**** Supplied material

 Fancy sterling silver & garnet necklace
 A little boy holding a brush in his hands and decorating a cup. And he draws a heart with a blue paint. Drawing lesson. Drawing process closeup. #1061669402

********
**** Supplied material

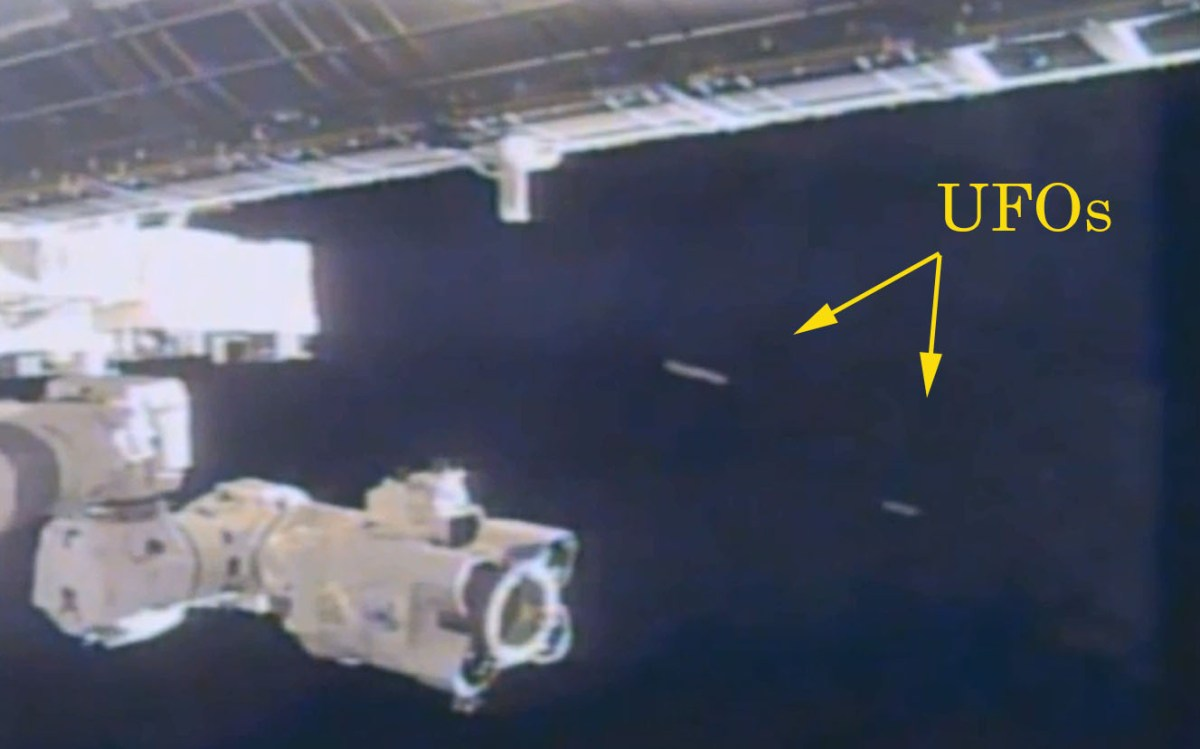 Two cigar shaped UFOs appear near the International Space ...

********

◆ What this task involves
Output should match, line for line, the stretch of the material above from the line holding "Fancy sterling silver & garnet necklace" through the line holding "A little boy".

◆ Reply
 Fancy sterling silver & garnet necklace
 A little boy holding a brush in his hands and decorating a cup. And he draws a heart with a blue paint. Drawing lesson. Drawing process closeup. #1061669402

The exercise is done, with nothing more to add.